##### EXCERPT #####

# Python Data Structures for Data Analysis - Part 1

## Week 1, Day 2 (Thursday) - April 10th, 2025

### Overview
Understanding data structures is essential for effective data analysis in Python. Today, we'll explore the fundamental Python data structures and how they're used in data analysis workflows.

### Learning Objectives
- Understand and work with lists, tuples, and dictionaries
- Learn indexing and slicing operations
- Master list and dictionary comprehensions
- Apply these concepts to real-world data examples

### Prerequisites
- Basic Python syntax (covered in Day 1)
- Google Colab environment setup

## 1. Lists in Python

Lists are one of the most versatile data structures in Python. They are ordered, mutable, and can contain elements of different types.

### Creating Lists

In [None]:
# Basic list creation
empty_list = []
numbers = [1, 2, 3, 4, 5]
mixed_list = [1, "hello", 3.14, True]
nested_list = [1, [2, 3], [4, [5, 6]]]

print("Empty list:", empty_list)
print("Numbers:", numbers)
print("Mixed types:", mixed_list)
print("Nested list:", nested_list)

### List Indexing and Slicing

Python uses zero-based indexing, meaning the first element is at index 0.

#####

_TASKS FOR THIS EXERCISE_
A - According to the lesson on Python data structures, at what index does the first element of a list sit?
B - Duplicate the lesson on Python data structures from "### Learning Objectives" up to and including "(covered in Day 1)".
C - Pick up the lesson on Python data structures after its last sentence and carry it on.
The lines after the Python lesson are not needed.

##### STORED DATA #####

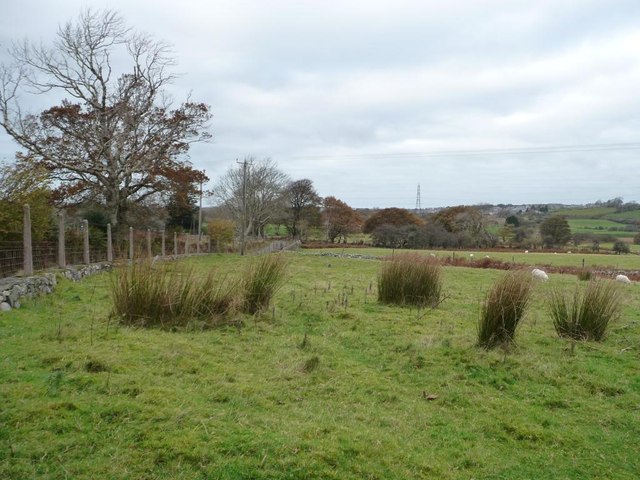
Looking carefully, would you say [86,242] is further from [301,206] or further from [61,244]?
[301,206]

#####

_ANSWERS BY TASK_
A - At index 0.

B -
### Learning Objectives
- Understand and work with lists, tuples, and dictionaries
- Learn indexing and slicing operations
- Master list and dictionary comprehensions
- Apply these concepts to real-world data examples

### Prerequisites
- Basic Python syntax (covered in Day 1)

C -
In [None]:
# Sample list for demonstration
fruits = ["apple", "banana", "cherry", "durian", "elderberry"]

# Single element access
print("First fruit:", fruits[0])  # apple
print("Last fruit:", fruits[-1])  # elderberry

# Slicing: list[start:end:step]
print("First three fruits:", fruits[0:3])  # ["apple", "banana", "cherry"]
print("Every other fruit:", fruits[::2])   # ["apple", "cherry", "elderberry"]
print("Reversed list:", fruits[::-1])      # ["elderberry", "durian", "cherry", "banana", "apple"]

### Common List Methods

Lists provide many built-in methods for manipulation.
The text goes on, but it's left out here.